Mike Buckwald
Aug 7 2002, 05:01 PM
I have read some resoponse to children of self employed individuals not being able to utilize the medical reimbursement plan.
If a self employed individual is an employer, and has, as one of his employees, a non dependent child as a legitimate employee, does this employee qualify for the medical reimbursement plan??
jaemmons
Aug 12 2002, 04:03 PM
No. Stock attribution (IRC 318) applies here, which makes the child an owner-ee of an unincorporated business.
JohnCheek
Aug 18 2002, 11:26 AM
Why does IRC 318 have anything to do with unincorporated entities? 318 talks only about "stock".

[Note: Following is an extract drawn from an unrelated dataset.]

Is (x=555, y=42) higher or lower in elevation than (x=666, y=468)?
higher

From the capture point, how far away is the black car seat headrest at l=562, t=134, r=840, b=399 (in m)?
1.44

The IRS has accepted medical plans that cover a spouse and dependents of a self-employed individual, if the spouse is really an employee of the entity. It would seem to me that the cost of a medical plan that covers a child who is a valid employee should also be deductible.
(See
http://www.ebia.com/weekly/articles/2001/C...3IRSIssues.html )
jaemmons
Aug 19 2002, 02:54 PM
318 attribution applies to unincorporated businesses also.
In any event, after doing a little more research, I am reading that 318 stock attribution does not apply when evaluating eligible employees for 105 purposes, as long as the employer can prove that the spouse is a common law employee.
After a second read, I noticed that the child is not a dependent of the sole proprietor, which would allow them to participate anyway.